Si l’on ne regardait pas de trop près l’annonce très matinale ce jour du président du jury au prochain Festival de Cannes, on pourrait considérer que – pour une fois – les trois grands festivals de cinéma européen n’ont point cherché à se faire mutuellement de l’ombre. Car dans le passé, nombreux sont les cas où l’un ou l’autre, dans le désordre Cannes, Berlin et Venise, était venu jouer au trouble-fête en lançant une grande nouvelle à son sujet, alors que l’arène médiatique aurait dû être réservée à la concurrence directe à ce moment-là.

Certes, le Festival de Berlin vient de se terminer le week-end dernier. En toute logique, c’était à son pendant cannois de dévoiler à présent sa sélection au rythme d’innombrables communiqués de presse. Pourtant, le fait que la déléguée générale de la Berlinale Tricia Tuttle est plutôt sur la sellette, suite à la 76ème édition assez houleuse de son festival, et que son sort aurait pu se sceller également aujourd’hui à l’occasion d’une réunion avec le secrétaire d’état à la culture allemand nous fait quand même buter sur cette heure presque nocturne de l’annonce cannoise.

Tout cela n’est-il que de la déformation professionnelle au bord de la paranoïa de la part de quelqu’un qui suit le microcosme festivalier depuis trop longtemps ? Peut-être. Toujours est-il que nous sommes ravis de la désignation du réalisateur sud-coréen Park Chan-wook au poste prestigieux de président du jury du Festival de Cannes. Il succède à l’actrice française Juliette Binoche dont le jury avait remis sa Palme d’or en mai dernier à Un simple accident de Jafar Panahi. Le 79ème Festival de Cannes aura lieu du mardi 12 au samedi 23 mai prochains. Sa sélection officielle sera dévoilée à la mi-avril.

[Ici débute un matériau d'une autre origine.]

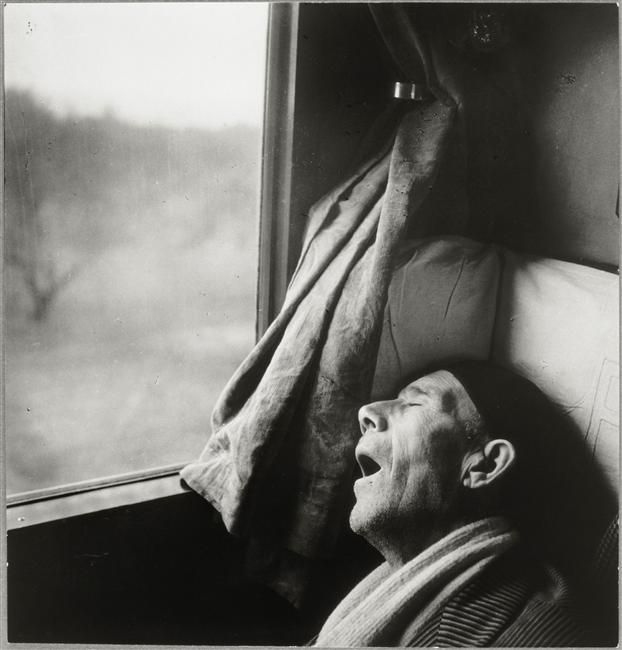 Sleeping Man On A Train by Brassaï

Old Boy © 2003 Show East / Egg Films / CJ Entertainment / Metropolitan Filmexport Tous droits réservés

Park Chan-wook (* 1963) doit beaucoup au Festival de Cannes et inversement. C’est là que sa carrière internationale avait pris son envol, grâce à la sélection en compétition en 2004 suivie du Grand Prix de Old Boy. Park y était revenu à trois reprises avec ses films entre 2009 et 2022, toujours en compétition. Et presque toujours avec un trophée pour récompenser son style audacieux, entre le Prix du jury pour Thirst Ceci est mon sang et le Prix de la mise en scène pour Decision to Leave. Seul Mademoiselle avait dû se contenter du prix de la Meilleure contribution artistique pour ses décors en 2016.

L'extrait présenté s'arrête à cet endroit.